*Extrait de document*
════
Hélas pour les organisatrices, Josiane Teamotuaitau et Vâhi Sylvia Richaud, professeures de culture polynésienne à l’université de Papeete, à l’heure du départ, en ce jour de novembre 2016, le ciel s’est éteint et la pluie a crépité sur le lagon. Après quoi, le calme plat. Il faut s’y résoudre : l’expédition sera pour un autre jour. «Nous devons nous réadapter à la nature, comme les premiers migrants, jadis, car c’est elle qui décide», résume Josiane. Elle et sa collègue avaient prévu d’entraîner leurs étudiants de quatrième année dans une expédition qui valait tous les cours magistraux. Cette fois, au moins, les élèves ont touché du doigt l’essentiel : l’épopée des ancêtres était des plus aléatoires.
Les premiers Polynésiens s’en sont-ils remis au hasard pour leurs migrations ? L’importance de la figure de Hiro le laisse penser. Dans le panthéon archaïque, il incarne si bien l’imprévisible qu’il est le dieu des Marins, ainsi que celui des Voleurs et des Vagabonds. La tradition orale que les premiers missionnaires européens ont transcrite montre qu’on a vénéré ce facétieux Hiro dans les îles Sous-le-Vent, en particulier à Huahine et à Raiatea. Pour le reste, «il manque encore des pièces au puzzle», reconnaît Tara Hiquily, le conservateur du Musée de Tahiti et des îles (MTI). Si les scientifiques tombent d’accord sur les itinéraires successifs des migrations, des zones d’ombre demeurent sur les datations et la durée des trajets. Autre inconnue, les raisons de ces mouvements. Pénurie alimentaire ? Guerre ? Evénements météo ? Surpopulation ? Rassemblées à l’automne dernier dans le journal scientifique Nature, plusieurs études confirment que tout commença en Asie du Sud-Est, sans doute à partir de l’actuelle île de Taiwan et du nord des Philippines. De cette zone, il y a environ 4 000 ans, un petit nombre d’individus prit la mer en direction de l’ouest, vers Madagascar. Mais la majorité des migrants mit le cap sur le sud-est. Ce groupe marqua sans doute un premier arrêt dans les archipels philippins et indonésiens, avant de poursuivre jusqu’en Papouasie-Nouvelle-Guinée. De là, vers 1500 avant notre ère, une nouvelle vague migratoire les mena jusqu’aux îles Fidji et Tonga, puis vers les Samoa.
Bien des questions restent en suspens, mais on pense que c’est au cours de ces mouvements que se constitua le melting-pot polynésien, métissage entre les descendants des hommes venus d’Asie et les peuplades déjà présentes dans les îles. Parmi elles, les Lapitas, nomades du Pacifique identifiés par les archéologues grâce à leurs poteries, qui se seraient répandus en Mélanésie il y a 3 000 ans et dont les racines seraient à chercher du côté des aborigènes d’Australie et des Papous.
════
*Données enregistrées*
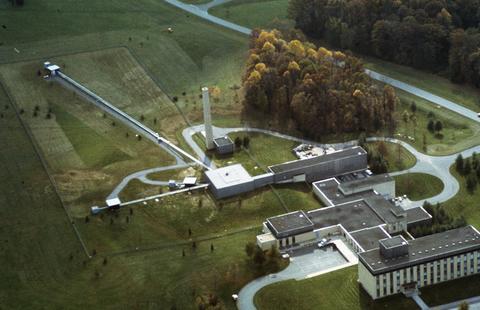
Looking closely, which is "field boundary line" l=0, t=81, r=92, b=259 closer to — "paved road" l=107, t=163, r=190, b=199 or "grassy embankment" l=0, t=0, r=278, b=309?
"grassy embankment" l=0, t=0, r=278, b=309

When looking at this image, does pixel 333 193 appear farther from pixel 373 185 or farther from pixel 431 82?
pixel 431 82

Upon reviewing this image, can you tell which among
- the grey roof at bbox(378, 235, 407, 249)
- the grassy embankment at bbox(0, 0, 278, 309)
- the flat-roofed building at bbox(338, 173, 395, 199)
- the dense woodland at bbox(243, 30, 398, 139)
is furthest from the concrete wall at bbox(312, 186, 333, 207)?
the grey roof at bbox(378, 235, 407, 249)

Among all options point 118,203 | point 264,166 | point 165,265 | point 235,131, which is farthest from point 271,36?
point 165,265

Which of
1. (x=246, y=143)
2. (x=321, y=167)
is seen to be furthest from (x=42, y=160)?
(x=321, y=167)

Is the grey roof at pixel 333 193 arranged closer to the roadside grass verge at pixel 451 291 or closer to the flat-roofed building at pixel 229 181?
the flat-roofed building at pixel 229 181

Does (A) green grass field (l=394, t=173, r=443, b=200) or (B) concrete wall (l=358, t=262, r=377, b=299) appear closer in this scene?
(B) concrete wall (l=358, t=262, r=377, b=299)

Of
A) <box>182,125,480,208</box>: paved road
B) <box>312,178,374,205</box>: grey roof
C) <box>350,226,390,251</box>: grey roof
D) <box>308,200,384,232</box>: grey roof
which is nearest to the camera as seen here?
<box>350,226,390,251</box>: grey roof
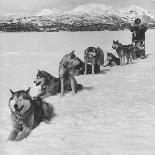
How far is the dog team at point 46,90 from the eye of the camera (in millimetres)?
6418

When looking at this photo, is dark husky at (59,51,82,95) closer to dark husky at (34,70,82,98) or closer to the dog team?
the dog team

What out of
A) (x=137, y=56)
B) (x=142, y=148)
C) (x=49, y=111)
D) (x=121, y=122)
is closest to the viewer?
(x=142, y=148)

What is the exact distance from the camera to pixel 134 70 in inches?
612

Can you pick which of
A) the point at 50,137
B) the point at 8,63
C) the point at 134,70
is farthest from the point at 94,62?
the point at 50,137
════
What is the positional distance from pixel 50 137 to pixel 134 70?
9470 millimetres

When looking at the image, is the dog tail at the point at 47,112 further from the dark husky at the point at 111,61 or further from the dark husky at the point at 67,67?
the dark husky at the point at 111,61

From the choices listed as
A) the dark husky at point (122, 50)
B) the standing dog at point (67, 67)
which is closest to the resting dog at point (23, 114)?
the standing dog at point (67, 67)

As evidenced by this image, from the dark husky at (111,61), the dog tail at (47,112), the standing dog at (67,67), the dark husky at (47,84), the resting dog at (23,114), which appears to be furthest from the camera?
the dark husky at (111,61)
════
*Exercice court A*
Résumez en deux phrases l'extrait sur les migrations polynésiennes.
*Exercice court B*
Rédigez la suite de l'extrait sur les migrations polynésiennes après sa dernière phrase, s'il vous plaît.

*Réponse écrite A*
En novembre 2016, deux professeures de culture polynésienne de l'université de Papeete ont dû reporter une expédition avec leurs étudiants à cause de la pluie puis du calme plat, ce qui a montré à ces derniers combien l'épopée des ancêtres était aléatoire. Selon plusieurs études parues dans Nature, les migrations partirent d'Asie du Sud-Est il y a environ 4 000 ans et menèrent par étapes jusqu'aux Fidji, aux Tonga et aux Samoa, mais les datations, la durée des trajets et les raisons de ces mouvements restent incertaines.

*Réponse écrite B*
Mais reprenons la mer. Car la route est encore longue avant d’atteindre Tahiti, qui ne fut déflorée qu’au début de notre ère. Jusqu’en 600, les archipels furent certainement découverts par hasard. La pirogue – qui figure aujourd’hui au centre du drapeau polynésien – était dirigée à la fois à la rame et à la voile, en s’aidant des étoiles, du soleil, des nuages, ou de repères tels que les oiseaux, la couleur de l’eau ou l’allure de la houle. «A bord, chacun avait un rôle défini, on recréait une microsociété, similaire à celle en place sur la terre ferme, et on embarquait des animaux, des vivres, des plantes», détaille Josiane Teamotuaitau. Les expéditions se faisaient en flottilles de plusieurs embarcations, quasiment contre le vent, de manière à faire demi-tour en cas d’épuisement des ressources.
«Ces hardis navigateurs sont sûrement allés jusqu’en Amérique», ajoute Tara Hiquily, du MTI. Les explorateurs européens du XVIIIe siècle ne furent-ils pas stupéfaits de constater à leur arrivée que la patate douce, tubercule originaire du Pérou, les avait devancés ? Quant aux tikis, ces statues sacrées anthropomorphes largement présentes aux Marquises, leur ressemblance avec le style pré-incaïque est frappante. Vers l’an 850, les marins pionniers approchèrent les îles de Pâques et d’Hawaii. En l’an mil, ce fut la Nouvelle-Zélande.
A partir de là, les échanges au sein du «triangle maori», terme qui désigne la zone de répartition de l’ensemble des peuples polynésiens, furent intenses, sur des distances parfois colossales. Puis, curieusement, ils ont pris fin au milieu du XVIe siècle. Le phénomène El Niño, apparu à cette époque, en est peut-être la cause. Les chercheurs ont relevé de nombreuses références à ce changement météo dans les journaux de bord des navigateurs européens dès 1524, date du voyage sur la côte péruvienne du conquistador Francisco Pizarro. Ce flux d’air chaud qui circule sur la ceinture intertropicale du Pacifique rendait soudain la navigation difficile, modifiant les vents, multipliant tempêtes et précipitations. Preuve que l’aléa climatique est toujours à prendre en compte quand on prévoit, par un beau matin de novembre, d’embarquer à bord d’une pirogue double à voiles triangulaires…
Cet article est tiré du magazine GEO n°455 (janvier 2017)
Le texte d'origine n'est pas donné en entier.